### [Provided passage]

☆ ☆ ☆ ☆

I've talked with Anjulie about "Brand New Bitch," the hot dance hit with the dash of LA Riots that climbed to #3 on the Billboard Dance Club Songs chart during the recent period of Rihanna/Calvin Harris domination, and the official story seems to be that "bitch" is the original lyric. But because the preceding lyric is "turning up the beat so sick," despite there being plenty of good available rhymes for "bitch," I retain my hunch that here might be the rare example of some reverse-censorship. Oh well, for a badass singer like Anjulie, it's all for the better.  

8. "Sexy Bitch" David Guetta feat. Akon (One Love, 2010)

Okay, people. This is an egregious example of censorship completely ruining the entire premise of a song. Akon tries to sing the praises of a woman who he feels is of merit far beyond the typical derogatory chauvinism offered to women in hip-hop: "I'm tryin' to find the words to describe this girl without being disrespectful." Then comes the punch line: "Damn, she's a sexy bitch." "Sexy bitch" is probably the most flattering of disrespectful praise toward women. Get it? Funny! "Sexy chick," on the other hand, is a) rather less flattering, yet b) just as disrespectful, if not more so. One has to wonder how much impact this doctored anthem of accidental anti-feminism has had on David Guetta's reputation, which, you might remember, isn't exactly on par with Susan B. Anthony's).

9. "Keeps Gettin' Better" Christina Aguilera (Keeps Gettin' Better: A Decade of Hits, 2008)

I include this for two reasons, one direct and one tenuous. The direct one is that I remember driving down Sunset Boulevard one Sunday morning during the brief radio run of Xtina's Linda Perry-penned "Hey look, I have a hits compilation coming out, and it's only at Target so I'm basically fucked, please please someone buy it" single (which I actually kind of liked) and I almost hit a fire hydrant when I heard "Some days I'm a super-*bleep*" on the American Top 40 Countdown. This, mind you, is the same countdown on which I once listened to Rick Dees introduce Meredith Brooks' "Bitch" (also peaked at #2! Unintentional theme!) several weeks in a row. I was ridiculously perturbed, and have been longing to right the wrong somehow. The tenuous reason is that Christina Aguilera will always have a pedestal in my Hall of Prudishness Protestors for her sadly misguided but nevertheless heartwarming attempt at outdoing Madonna (orgy in a Church! Liquid rubber-looking stuff! Really intense fake lashes!) with "Not Myself Tonight," only to be outdone in her laughable inability to outdo Madonna by the even more laughable out-Madonnaing ineptness of Lady Gaga.

☆ ☆ ☆ ☆

### [Information shown]
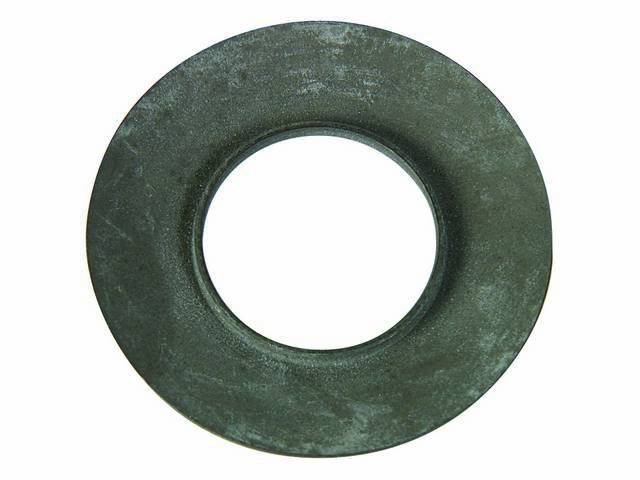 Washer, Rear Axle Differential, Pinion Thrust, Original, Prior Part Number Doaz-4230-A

☆ ☆ ☆ ☆

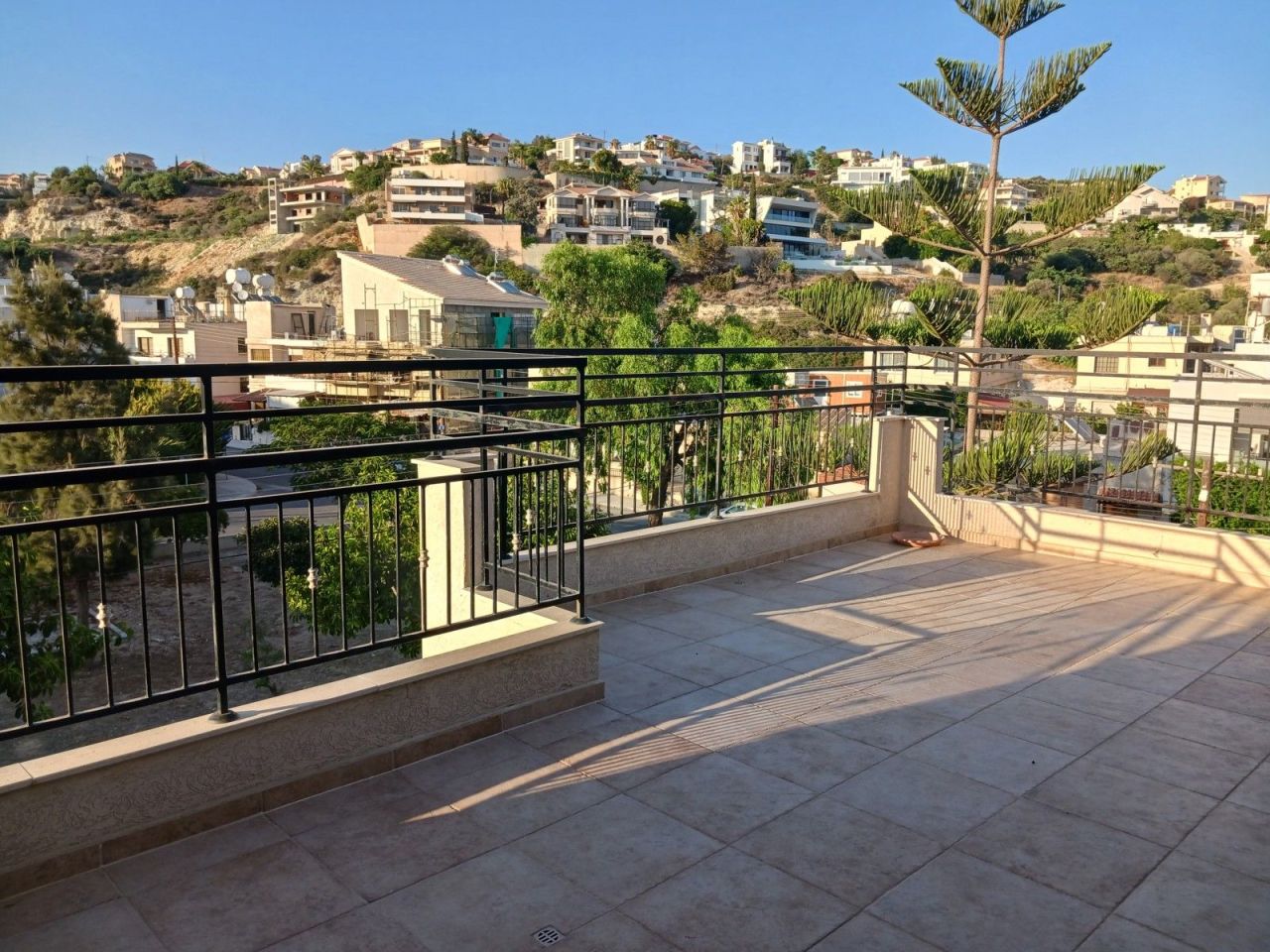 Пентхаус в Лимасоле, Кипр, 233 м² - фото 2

☆ ☆ ☆ ☆

### [Problems and tasks]
**a.** Write out the passage on censored song lyrics above exactly, everything from "Okay, people. This" down to "of Hits, 2008)".
**b.** List every song title named in the passage on censored song lyrics.

### [Answers provided]
**a.**
Okay, people. This is an egregious example of censorship completely ruining the entire premise of a song. Akon tries to sing the praises of a woman who he feels is of merit far beyond the typical derogatory chauvinism offered to women in hip-hop: "I'm tryin' to find the words to describe this girl without being disrespectful." Then comes the punch line: "Damn, she's a sexy bitch." "Sexy bitch" is probably the most flattering of disrespectful praise toward women. Get it? Funny! "Sexy chick," on the other hand, is a) rather less flattering, yet b) just as disrespectful, if not more so. One has to wonder how much impact this doctored anthem of accidental anti-feminism has had on David Guetta's reputation, which, you might remember, isn't exactly on par with Susan B. Anthony's).

9. "Keeps Gettin' Better" Christina Aguilera (Keeps Gettin' Better: A Decade of Hits, 2008)

**b.**
- "Brand New Bitch"
- "Sexy Bitch"
- "Keeps Gettin' Better"
- "Bitch"
- "Not Myself Tonight"